As probably most of those who sit on the subject of IP cameras know (there is a lot about it on this forum), practically all cheap - average IP cameras are supported by RTSP and / or only by Internet Explorer browser, chrome, firefox and all newer ones fall off.
It is difficult to talk.
However, now it looks like this, I have a webcam that works via RTSP (it also has ONVIF if it has something to do with it) and yes ... I want to fire the image from this webcam simultaneously on several computers ...
1. With IE = it works for everyone at once
2. Via IE + the program where he pats the RTSP address: //192.168.1.25 etc ... = also works
3. For two or more programs = it only works on one of them that was fired first
4. Stream via FFMPEG on youtube in which I gave the address via RTSP + program + IE = also works for everyone
Also only webcam programs bite, and practically all of them, the question is why? Since they do not bite with each other through IE, and when I run FFMPEG stream in which I give the RTSP + address, I run the same link in the program, they also do not bite, so as you can see?
Does it have to do with TCP / UDP? I tried to play with it but from what I can see via UDP this webcam does not work (I only opened the UDP port on the router and the webcam fell, it must go via TCP). So these streams are different, e.g. several IE + one program + FFMPEG go as I understand it by TCP and yet this one webcam source can be received in several clients at once.
So the question is how to do it humanly in one browser / program (not IE) playing the webcam stream simultaneously on several computers?
The programs I tried, the more popular ones: VLC, ip cam viewer (there was a lot more)
Even tried through something like this: https://github.com/linkingvision/h5stream
RTSP> HTML5, in short, it converts the RTSP stream to HTML5 and you can run RTSP stream in the latest browsers if someone needs it, I confirm that it works - but so I said, only one computer can watch this stream at a time, and I need it for 2-3 computers at the same time.
It is difficult to talk.
However, now it looks like this, I have a webcam that works via RTSP (it also has ONVIF if it has something to do with it) and yes ... I want to fire the image from this webcam simultaneously on several computers ...
1. With IE = it works for everyone at once
2. Via IE + the program where he pats the RTSP address: //192.168.1.25 etc ... = also works
3. For two or more programs = it only works on one of them that was fired first
4. Stream via FFMPEG on youtube in which I gave the address via RTSP + program + IE = also works for everyone
Also only webcam programs bite, and practically all of them, the question is why? Since they do not bite with each other through IE, and when I run FFMPEG stream in which I give the RTSP + address, I run the same link in the program, they also do not bite, so as you can see?

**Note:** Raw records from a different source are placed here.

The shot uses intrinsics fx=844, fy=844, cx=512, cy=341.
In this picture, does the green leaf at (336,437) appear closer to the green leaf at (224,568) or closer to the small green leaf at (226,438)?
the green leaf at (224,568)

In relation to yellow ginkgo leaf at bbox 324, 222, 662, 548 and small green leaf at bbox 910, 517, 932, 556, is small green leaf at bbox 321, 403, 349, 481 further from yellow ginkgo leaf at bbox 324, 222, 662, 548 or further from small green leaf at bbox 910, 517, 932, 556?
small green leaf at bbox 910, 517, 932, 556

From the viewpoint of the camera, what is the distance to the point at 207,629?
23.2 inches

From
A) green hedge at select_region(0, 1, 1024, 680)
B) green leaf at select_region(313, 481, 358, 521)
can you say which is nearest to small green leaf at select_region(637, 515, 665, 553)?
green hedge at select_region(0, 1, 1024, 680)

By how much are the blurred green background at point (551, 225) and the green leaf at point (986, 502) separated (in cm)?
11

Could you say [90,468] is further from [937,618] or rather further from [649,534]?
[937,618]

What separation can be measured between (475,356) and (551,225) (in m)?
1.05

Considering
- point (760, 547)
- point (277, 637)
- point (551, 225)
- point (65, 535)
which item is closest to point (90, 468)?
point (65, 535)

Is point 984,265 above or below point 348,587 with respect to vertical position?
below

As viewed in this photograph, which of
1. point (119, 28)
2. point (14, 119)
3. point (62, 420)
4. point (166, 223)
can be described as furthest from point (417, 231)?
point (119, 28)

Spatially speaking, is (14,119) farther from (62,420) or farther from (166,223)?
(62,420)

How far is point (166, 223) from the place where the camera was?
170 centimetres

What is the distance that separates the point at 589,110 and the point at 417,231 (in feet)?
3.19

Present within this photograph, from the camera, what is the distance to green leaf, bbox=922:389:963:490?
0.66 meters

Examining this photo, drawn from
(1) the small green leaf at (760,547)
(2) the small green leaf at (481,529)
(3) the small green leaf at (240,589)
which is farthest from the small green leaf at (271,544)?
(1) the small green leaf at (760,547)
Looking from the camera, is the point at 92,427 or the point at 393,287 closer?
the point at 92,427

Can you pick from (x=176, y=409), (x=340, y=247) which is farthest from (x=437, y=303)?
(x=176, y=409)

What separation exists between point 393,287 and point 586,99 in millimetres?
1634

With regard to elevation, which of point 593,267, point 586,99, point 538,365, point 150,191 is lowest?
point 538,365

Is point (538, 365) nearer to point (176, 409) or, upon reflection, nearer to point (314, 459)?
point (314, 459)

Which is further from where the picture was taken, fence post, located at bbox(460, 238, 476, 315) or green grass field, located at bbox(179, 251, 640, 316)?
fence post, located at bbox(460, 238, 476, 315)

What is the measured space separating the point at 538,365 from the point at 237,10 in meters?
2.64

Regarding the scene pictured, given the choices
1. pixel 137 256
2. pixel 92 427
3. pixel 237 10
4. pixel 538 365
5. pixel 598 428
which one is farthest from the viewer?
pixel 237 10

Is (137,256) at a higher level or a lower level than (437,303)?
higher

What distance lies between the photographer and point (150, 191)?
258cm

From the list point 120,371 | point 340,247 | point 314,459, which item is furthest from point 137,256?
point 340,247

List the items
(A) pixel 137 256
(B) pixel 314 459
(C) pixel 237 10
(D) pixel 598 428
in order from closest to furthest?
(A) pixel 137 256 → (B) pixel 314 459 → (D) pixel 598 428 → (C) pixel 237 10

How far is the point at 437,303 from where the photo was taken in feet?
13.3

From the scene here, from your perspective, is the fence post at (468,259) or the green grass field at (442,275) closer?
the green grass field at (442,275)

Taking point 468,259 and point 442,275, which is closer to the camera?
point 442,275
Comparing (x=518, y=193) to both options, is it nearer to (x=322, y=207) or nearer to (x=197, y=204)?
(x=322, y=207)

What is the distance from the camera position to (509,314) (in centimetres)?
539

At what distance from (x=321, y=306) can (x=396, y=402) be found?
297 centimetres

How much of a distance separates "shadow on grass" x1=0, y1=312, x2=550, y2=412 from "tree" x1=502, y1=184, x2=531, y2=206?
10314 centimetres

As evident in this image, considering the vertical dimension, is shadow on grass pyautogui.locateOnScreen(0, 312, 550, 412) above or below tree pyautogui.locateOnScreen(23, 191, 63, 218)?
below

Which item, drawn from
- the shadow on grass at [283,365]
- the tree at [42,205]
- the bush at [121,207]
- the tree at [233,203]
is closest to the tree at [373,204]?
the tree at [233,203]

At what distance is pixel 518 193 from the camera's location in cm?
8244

Does it have to do with TCP / UDP? I tried to play with it but from what I can see via UDP this webcam does not work (I only opened the UDP port on the router and the webcam fell, it must go via TCP). So these streams are different, e.g. several IE + one program + FFMPEG go as I understand it by TCP and yet this one webcam source can be received in several clients at once.
So the question is how to do it humanly in one browser / program (not IE) playing the webcam stream simultaneously on several computers?
The programs I tried, the more popular ones: VLC, ip cam viewer (there was a lot more)
Even tried through something like this: https://github.com/linkingvision/h5stream
RTSP> HTML5, in short, it converts the RTSP stream to HTML5 and you can run RTSP stream in the latest browsers if someone needs it, I confirm that it works - but so I said, only one computer can watch this stream at a time, and I need it for 2-3 computers at the same time.